**Written problem**
Output exactly, and only, the stretch of lines beginning at the line with "What is the distance, from" and ending at the last line of the listing below. Drop the pictures.

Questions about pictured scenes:
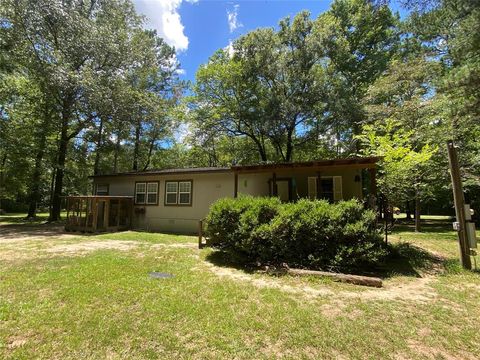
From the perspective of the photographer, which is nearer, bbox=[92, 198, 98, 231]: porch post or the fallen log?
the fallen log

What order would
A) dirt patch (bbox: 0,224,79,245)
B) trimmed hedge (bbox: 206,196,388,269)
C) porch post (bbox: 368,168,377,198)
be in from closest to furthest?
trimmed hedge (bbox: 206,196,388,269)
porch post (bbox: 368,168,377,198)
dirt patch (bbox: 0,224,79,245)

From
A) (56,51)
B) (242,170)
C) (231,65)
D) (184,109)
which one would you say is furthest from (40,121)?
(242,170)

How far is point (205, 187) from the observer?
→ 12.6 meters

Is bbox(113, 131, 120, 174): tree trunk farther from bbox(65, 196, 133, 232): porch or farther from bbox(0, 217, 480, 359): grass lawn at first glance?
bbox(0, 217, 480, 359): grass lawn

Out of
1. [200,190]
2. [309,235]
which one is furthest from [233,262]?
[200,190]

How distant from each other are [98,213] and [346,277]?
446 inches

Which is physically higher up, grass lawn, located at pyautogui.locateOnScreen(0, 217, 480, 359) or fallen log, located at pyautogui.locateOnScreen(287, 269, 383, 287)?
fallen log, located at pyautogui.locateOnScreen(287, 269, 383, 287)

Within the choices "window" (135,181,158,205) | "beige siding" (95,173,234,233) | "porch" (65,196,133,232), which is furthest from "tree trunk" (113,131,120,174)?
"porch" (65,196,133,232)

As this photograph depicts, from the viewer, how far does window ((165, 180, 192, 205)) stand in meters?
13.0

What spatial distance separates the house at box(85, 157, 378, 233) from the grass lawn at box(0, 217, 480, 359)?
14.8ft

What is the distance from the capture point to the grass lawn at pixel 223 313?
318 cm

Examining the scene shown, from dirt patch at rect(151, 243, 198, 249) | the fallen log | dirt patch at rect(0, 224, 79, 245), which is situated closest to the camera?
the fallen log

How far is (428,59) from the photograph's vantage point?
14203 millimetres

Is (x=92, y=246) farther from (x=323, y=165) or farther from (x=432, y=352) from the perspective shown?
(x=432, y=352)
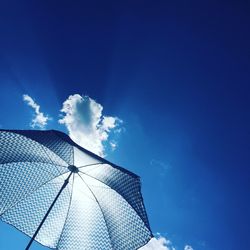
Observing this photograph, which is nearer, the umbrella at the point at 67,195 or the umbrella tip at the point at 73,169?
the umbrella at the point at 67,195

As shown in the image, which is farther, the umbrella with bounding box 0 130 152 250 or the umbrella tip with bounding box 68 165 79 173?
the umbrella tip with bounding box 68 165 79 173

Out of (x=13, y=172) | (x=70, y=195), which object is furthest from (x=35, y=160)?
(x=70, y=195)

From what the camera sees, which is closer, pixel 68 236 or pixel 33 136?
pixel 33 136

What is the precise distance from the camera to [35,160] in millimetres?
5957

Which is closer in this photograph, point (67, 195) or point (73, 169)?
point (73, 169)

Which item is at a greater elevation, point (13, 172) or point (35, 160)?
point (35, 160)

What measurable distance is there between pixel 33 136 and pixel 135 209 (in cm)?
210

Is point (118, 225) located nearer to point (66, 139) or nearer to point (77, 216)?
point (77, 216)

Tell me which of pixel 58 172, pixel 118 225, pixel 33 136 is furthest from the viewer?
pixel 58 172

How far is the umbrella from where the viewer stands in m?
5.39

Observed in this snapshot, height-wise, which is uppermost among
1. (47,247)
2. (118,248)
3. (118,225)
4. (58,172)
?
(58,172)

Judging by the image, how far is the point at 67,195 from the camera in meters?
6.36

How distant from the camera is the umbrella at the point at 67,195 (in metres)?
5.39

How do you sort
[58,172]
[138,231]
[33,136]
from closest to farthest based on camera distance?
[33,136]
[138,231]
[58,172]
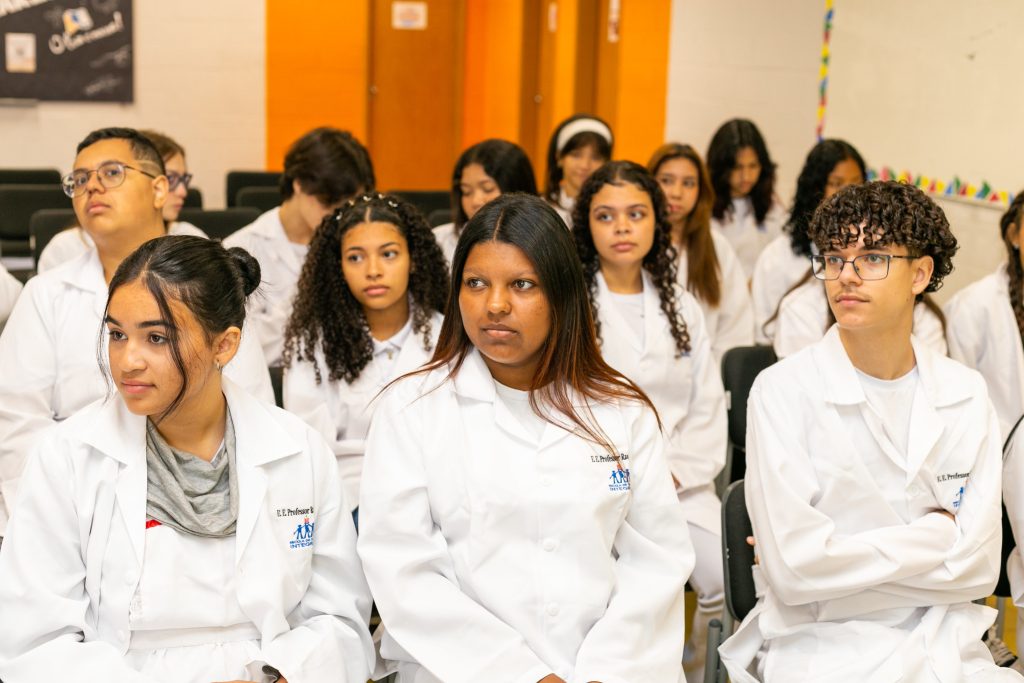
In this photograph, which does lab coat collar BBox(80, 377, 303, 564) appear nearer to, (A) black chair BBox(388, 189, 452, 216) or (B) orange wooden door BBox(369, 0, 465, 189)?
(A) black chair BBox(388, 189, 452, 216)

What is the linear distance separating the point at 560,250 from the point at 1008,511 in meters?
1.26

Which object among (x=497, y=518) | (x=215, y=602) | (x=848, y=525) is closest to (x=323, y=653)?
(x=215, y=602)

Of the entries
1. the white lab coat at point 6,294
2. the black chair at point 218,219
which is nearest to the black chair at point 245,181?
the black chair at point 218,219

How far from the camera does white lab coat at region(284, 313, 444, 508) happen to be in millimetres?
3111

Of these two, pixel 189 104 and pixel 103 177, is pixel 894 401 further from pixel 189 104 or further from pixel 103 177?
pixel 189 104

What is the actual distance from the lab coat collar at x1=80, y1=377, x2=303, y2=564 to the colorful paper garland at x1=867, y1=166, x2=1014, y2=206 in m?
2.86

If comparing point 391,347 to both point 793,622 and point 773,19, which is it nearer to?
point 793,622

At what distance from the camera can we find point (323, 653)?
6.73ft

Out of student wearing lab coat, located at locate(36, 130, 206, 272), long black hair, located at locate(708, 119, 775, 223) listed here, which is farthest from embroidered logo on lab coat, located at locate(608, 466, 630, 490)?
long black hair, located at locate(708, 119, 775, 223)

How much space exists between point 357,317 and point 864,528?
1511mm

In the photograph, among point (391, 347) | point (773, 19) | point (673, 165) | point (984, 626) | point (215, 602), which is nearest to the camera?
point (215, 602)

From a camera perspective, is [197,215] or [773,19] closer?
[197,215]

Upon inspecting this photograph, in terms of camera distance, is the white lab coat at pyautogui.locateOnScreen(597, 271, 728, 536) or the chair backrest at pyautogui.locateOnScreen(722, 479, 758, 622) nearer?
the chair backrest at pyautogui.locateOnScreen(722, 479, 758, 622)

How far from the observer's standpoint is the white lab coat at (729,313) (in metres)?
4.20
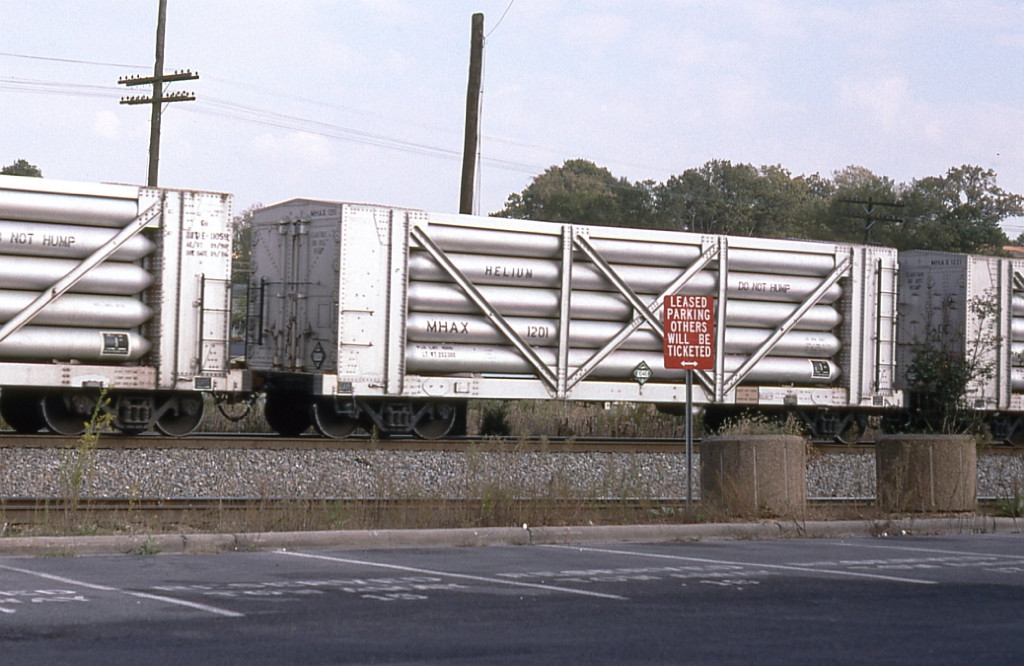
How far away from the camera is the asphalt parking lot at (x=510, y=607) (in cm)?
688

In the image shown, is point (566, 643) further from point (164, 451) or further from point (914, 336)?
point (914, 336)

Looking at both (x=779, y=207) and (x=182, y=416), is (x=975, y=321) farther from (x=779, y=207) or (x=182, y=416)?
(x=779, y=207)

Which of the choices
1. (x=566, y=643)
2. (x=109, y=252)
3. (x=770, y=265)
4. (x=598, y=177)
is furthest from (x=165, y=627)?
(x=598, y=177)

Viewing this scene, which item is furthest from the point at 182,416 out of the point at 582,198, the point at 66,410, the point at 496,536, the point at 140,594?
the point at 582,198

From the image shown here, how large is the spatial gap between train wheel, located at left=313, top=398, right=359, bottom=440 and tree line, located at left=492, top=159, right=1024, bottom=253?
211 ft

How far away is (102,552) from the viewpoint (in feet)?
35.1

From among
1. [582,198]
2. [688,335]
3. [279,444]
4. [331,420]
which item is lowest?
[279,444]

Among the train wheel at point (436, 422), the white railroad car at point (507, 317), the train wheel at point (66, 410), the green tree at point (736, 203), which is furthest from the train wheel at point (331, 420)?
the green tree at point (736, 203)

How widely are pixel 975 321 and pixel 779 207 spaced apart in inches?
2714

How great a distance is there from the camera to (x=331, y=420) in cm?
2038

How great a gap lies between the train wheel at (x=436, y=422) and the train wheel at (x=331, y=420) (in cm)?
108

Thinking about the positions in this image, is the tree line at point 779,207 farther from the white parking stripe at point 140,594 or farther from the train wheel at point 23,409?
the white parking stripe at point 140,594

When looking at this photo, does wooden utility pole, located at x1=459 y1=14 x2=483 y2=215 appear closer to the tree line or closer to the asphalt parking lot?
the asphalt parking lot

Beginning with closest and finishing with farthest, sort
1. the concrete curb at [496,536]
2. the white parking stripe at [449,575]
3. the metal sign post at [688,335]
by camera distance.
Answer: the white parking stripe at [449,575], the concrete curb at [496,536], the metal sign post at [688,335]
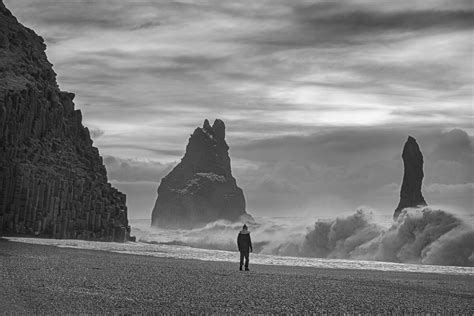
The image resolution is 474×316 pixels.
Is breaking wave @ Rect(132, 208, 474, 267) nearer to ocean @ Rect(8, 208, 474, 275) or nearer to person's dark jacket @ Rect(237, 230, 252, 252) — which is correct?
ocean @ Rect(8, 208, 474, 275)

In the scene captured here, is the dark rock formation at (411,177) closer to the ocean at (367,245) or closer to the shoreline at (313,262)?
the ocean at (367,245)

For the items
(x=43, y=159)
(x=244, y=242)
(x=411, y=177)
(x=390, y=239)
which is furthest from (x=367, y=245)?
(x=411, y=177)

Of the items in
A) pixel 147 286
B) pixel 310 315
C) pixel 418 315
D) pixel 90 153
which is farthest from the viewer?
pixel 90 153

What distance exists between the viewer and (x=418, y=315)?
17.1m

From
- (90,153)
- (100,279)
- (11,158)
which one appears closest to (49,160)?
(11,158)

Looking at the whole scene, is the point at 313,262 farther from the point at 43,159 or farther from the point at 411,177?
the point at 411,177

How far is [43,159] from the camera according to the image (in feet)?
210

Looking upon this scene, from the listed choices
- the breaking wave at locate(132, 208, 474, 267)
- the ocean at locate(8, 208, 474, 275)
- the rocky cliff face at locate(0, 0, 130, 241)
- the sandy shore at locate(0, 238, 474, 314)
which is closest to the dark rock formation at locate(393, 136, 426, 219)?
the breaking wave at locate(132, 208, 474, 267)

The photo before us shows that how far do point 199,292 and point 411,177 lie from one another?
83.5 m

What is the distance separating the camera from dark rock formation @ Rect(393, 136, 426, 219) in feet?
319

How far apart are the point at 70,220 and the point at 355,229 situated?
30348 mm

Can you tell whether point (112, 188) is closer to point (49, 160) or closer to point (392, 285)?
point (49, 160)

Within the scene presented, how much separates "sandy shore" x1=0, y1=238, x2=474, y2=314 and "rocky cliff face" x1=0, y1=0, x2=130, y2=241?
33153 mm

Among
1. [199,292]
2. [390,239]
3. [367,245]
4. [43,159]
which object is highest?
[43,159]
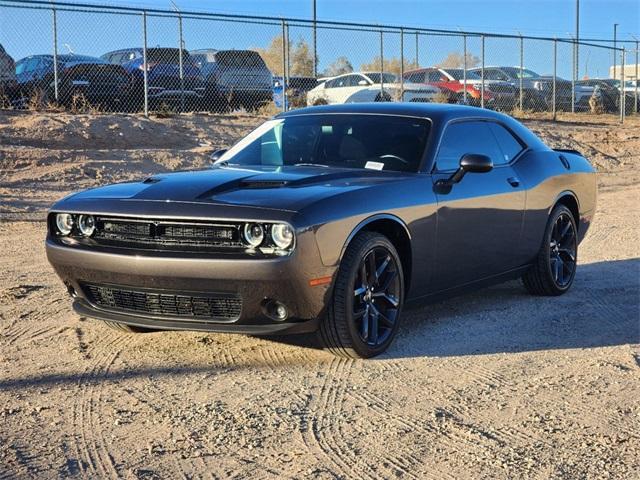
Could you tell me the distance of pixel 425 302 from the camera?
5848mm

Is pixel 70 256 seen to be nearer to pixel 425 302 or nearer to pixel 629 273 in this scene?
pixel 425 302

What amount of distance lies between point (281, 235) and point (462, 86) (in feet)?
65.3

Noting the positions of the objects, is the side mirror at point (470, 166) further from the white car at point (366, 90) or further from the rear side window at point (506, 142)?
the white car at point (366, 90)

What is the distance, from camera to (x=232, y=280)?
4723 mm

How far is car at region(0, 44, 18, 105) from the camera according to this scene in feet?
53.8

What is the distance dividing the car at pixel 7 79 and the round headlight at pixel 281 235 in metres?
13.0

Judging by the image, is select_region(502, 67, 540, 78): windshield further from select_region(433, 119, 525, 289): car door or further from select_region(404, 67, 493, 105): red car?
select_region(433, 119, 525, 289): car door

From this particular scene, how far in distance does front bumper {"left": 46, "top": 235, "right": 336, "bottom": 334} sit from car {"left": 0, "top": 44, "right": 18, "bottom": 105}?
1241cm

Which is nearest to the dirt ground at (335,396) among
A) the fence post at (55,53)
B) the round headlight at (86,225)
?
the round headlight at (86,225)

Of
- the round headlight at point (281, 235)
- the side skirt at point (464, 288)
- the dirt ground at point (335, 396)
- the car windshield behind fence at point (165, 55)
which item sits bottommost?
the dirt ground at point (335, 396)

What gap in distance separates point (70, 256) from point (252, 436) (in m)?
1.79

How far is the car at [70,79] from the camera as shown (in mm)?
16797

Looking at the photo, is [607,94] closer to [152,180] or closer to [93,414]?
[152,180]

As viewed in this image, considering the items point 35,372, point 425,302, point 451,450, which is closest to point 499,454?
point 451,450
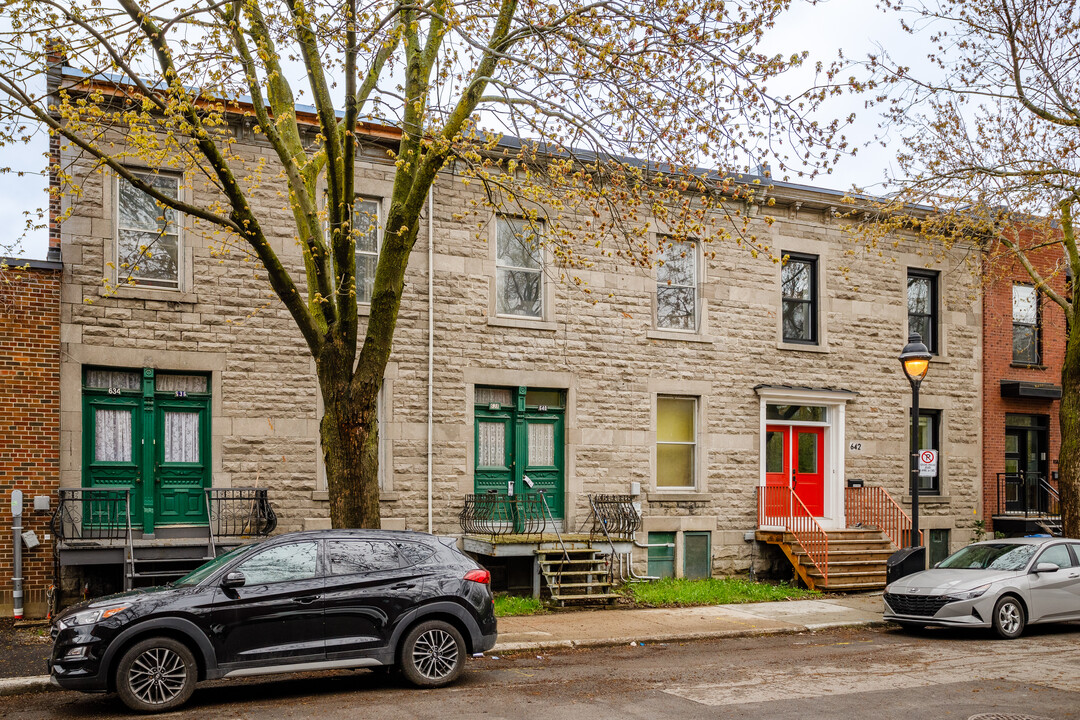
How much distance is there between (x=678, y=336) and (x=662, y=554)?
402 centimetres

**Finished answer**
What is the distance, from camera to (x=232, y=280)?
4723 mm

How far is car at region(0, 44, 18, 105) from the camera according to this scene in feet?
53.8

What is the distance dividing the car at pixel 7 79 and the round headlight at pixel 281 235 in metres?
13.0

Judging by the image, is select_region(502, 67, 540, 78): windshield further from select_region(433, 119, 525, 289): car door or further from select_region(404, 67, 493, 105): red car?
select_region(433, 119, 525, 289): car door

From this particular scene, how far in distance does front bumper {"left": 46, "top": 235, "right": 336, "bottom": 334} sit from car {"left": 0, "top": 44, "right": 18, "bottom": 105}?
1241cm

Which is nearest to the dirt ground at (335,396) among
A) the fence post at (55,53)
B) the round headlight at (86,225)
?
the round headlight at (86,225)

Of
- the round headlight at point (281, 235)
- the side skirt at point (464, 288)
- the dirt ground at point (335, 396)
- the car windshield behind fence at point (165, 55)
which item sits bottommost?
the dirt ground at point (335, 396)

What gap in distance separates point (70, 256) from point (252, 436) (in m)?
1.79

How far is the car at [70,79] from the camera as shown (in mm)?
16797

Looking at the photo, is [607,94] closer to [152,180] or closer to [93,414]?
[152,180]

As viewed in this image, considering the items point 35,372, point 425,302, point 451,450, which is closest to point 499,454?
point 451,450
How much distance is there between (x=678, y=336) and (x=662, y=554)?
402 centimetres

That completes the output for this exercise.